La motivazione principale che ha spinto Polistudio a realizzare il concorso suddetto deriva dalla consapevolezza che la “sicurezza” e la “prevenzione” sono prima di tutto una questione di educazione dell’individuo e pertanto tali principi possono essere efficacemente acquisiti da una persona come valori solo nell’età evolutiva e in un contesto privilegiato quale la scuola. Pertanto l’Azienda ha ideato e realizzato questo progetto affinché insegnanti e studenti abbiano l’opportunità di approfondire argomenti, fare ricerca, attuare dei percorsi didattico educativi in materia di sicurezza e prevenzione negli ambienti di vita e di lavoro contribuendo così in modo efficace alla crescita della cultura della sicurezza e della prevenzione.

Fin dal primo anno il progetto è stato condiviso e realizzato con lo S.P.I.S.A.L. del Dipartimento di Prevenzione dell’Azienda ULSS 18 di Rovigo e con la ditta BASSANO GRIMECA s.p.a.; tale collaborazione di pubblico e privato ha voluto dare al territorio un forte segnale di sinergia ed unione per il raggiungimento di un obiettivo comune quale la “cultura della sicurezza”. Negli anni successivi il concorso ha avuto altri sponsor quali IRSAP s.p.a., BEGHELLI s.p.a., SICURWEB s.p.a. ed il patrocinio dell’A.N.M.I.L. e del Gazzettino di Rovigo.

Inizialmente il concorso aveva una valenza provinciale ed era riservato solamente alle scuole superiori di tipo tecnico professionale; negli anni successivi, grazie alla collaborazione degli SPISAL della Regione Veneto, è stato esteso a tutto l’ambito regionale e successivamente a tutte le scuole in ambito nazionale.

Il concorso è stato intitolato ad un operatore della prevenzione che operava nello SPISAL di Rovigo e che è prematuramente scomparso a causa di una malattia professionale.

L’aspetto innovativo del concorso consiste nel fatto che il regolamento prevede il coinvolgimento non di singoli studenti ma di gruppi di lavoro o classi per promuovere il più possibile il dialogo ed il confronto di idee ed informazioni tra gli studenti in materia di sicurezza.
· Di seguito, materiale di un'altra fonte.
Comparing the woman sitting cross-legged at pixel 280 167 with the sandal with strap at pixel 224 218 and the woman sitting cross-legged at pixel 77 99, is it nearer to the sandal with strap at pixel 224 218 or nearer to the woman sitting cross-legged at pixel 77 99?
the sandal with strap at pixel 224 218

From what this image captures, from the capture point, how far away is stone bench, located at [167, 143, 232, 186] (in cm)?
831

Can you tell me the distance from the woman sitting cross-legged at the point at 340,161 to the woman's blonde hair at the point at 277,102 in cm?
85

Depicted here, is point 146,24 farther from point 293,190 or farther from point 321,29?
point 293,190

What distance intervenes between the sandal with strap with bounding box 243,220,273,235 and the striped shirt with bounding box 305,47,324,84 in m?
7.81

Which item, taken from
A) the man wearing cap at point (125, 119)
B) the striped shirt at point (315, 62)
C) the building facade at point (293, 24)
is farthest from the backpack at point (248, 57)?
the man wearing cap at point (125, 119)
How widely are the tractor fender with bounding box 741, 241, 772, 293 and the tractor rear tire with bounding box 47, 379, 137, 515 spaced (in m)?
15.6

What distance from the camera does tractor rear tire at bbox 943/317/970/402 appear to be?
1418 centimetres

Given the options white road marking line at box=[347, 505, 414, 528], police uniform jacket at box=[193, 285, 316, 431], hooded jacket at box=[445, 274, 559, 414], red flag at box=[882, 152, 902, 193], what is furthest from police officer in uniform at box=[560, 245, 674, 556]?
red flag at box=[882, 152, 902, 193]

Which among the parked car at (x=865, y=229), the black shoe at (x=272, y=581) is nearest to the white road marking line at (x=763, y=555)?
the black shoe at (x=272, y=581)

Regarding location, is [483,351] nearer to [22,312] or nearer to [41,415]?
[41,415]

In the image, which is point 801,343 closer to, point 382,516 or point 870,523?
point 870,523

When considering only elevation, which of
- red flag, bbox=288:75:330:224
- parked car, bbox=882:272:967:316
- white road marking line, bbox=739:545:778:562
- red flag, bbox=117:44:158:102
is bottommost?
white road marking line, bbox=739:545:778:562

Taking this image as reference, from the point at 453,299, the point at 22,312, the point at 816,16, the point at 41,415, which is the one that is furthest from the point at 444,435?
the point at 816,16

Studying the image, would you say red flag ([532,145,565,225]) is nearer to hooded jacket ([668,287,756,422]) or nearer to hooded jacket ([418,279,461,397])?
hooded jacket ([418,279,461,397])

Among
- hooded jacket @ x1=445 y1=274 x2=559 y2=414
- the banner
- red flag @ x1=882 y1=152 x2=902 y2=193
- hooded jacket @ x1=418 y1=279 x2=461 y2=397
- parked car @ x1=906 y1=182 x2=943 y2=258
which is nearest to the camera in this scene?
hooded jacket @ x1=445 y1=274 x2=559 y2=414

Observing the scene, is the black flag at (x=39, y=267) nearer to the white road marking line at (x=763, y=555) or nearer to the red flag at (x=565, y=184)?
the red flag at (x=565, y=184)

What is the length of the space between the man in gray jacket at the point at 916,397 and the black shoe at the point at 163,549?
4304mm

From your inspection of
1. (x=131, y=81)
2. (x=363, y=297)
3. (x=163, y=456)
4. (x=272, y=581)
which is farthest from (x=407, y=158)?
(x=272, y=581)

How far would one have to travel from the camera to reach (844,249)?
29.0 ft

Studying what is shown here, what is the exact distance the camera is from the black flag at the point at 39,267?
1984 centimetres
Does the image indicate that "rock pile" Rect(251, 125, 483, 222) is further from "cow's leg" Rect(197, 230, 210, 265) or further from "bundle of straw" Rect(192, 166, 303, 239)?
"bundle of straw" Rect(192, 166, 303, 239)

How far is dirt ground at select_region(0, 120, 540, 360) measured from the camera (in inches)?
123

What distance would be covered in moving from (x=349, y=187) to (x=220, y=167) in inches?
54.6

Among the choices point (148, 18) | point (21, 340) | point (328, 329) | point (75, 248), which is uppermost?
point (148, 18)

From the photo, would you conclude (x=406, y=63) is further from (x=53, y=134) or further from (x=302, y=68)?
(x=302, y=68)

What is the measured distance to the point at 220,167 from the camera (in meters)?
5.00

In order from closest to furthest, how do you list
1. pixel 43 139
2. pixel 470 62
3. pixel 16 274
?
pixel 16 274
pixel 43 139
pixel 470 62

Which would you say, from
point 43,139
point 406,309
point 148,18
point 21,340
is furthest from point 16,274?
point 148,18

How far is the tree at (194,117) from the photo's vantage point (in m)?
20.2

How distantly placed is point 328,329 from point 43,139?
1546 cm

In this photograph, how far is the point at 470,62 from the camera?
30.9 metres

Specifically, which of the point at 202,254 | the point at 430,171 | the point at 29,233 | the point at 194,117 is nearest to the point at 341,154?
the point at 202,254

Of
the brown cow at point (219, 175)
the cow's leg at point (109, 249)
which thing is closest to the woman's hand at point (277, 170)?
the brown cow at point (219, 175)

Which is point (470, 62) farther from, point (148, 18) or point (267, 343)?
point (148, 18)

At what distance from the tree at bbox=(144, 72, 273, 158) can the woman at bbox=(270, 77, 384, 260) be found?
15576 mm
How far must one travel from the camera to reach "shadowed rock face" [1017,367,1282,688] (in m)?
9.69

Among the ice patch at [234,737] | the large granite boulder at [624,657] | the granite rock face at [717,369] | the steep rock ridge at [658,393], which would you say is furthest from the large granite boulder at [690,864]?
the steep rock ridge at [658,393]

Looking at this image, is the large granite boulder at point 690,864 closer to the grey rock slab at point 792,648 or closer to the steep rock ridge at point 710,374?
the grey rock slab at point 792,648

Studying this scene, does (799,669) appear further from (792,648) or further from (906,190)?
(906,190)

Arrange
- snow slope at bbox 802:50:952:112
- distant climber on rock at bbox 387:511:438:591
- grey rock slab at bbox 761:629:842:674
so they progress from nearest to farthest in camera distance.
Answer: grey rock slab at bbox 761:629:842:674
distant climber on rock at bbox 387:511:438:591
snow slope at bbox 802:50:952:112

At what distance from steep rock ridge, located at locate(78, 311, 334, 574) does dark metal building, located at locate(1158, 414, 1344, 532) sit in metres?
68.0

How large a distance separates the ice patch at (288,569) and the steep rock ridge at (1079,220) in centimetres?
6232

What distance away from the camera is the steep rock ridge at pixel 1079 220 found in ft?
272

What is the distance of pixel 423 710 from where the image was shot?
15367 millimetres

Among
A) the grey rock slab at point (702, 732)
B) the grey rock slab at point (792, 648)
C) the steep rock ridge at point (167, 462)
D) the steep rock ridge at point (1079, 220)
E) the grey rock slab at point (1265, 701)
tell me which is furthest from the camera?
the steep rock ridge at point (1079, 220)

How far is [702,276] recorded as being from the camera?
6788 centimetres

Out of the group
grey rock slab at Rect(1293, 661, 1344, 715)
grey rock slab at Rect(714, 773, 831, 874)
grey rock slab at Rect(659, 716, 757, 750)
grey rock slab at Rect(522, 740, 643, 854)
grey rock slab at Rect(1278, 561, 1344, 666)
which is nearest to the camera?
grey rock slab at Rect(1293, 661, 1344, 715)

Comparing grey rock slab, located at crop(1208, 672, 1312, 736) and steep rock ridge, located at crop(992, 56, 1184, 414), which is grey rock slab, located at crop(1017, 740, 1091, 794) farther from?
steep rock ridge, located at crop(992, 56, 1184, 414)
Inoltre attraverso questa soluzione competitiva, quale appunto il concorso, le scuole colgono l’opportunità di approfondire tramite ricerche interne o colloqui con esperti esterni (esempio Vigili del Fuoco, Protezione Civile etc.) vari temi in materia di sicurezza e prevenzione negli ambienti di vita e di lavoro.

Nelle ultime edizioni del concorso la scuola ha partecipato con maggiori adesioni e con elaborati complessi che dimostrano un percorso di lavoro durante tutto l’anno scolastico a conferma dell’interesse verso i temi della sicurezza nell’ambito dei programmi di studio. Dal momento che il tema affrontato nel concorso ha una valenza che non si limita alla nostro Paese, la speranza è che questa iniziativa possa essere integralmente adottata da altre nazioni.